If a line in the following entries contains the string "site", it counts toward the total; report only that total.

**Source material:**
§

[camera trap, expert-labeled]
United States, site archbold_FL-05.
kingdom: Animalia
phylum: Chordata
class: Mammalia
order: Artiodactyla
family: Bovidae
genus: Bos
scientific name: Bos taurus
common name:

§

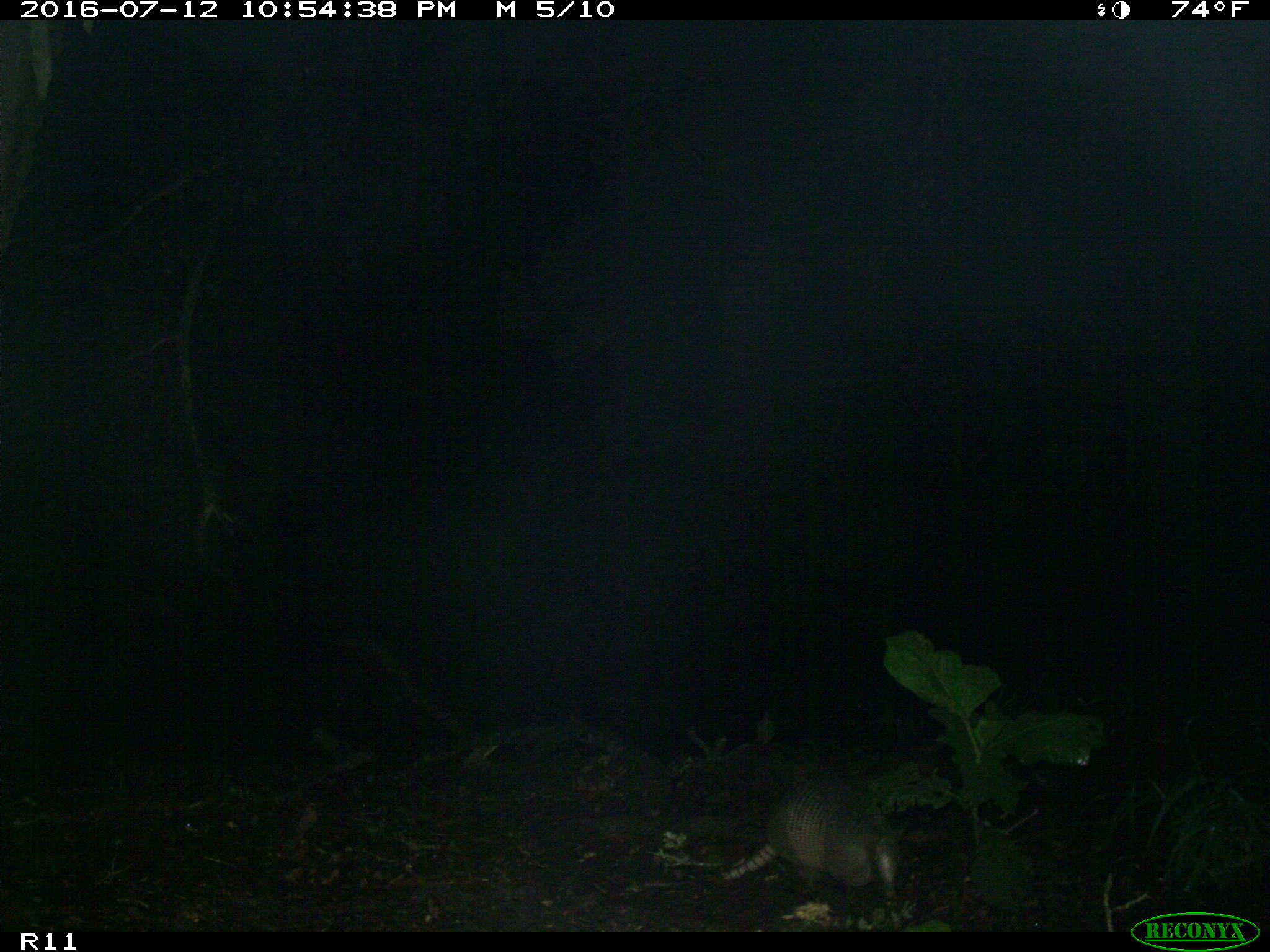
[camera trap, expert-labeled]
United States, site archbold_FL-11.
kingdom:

§

**Answer space:** 2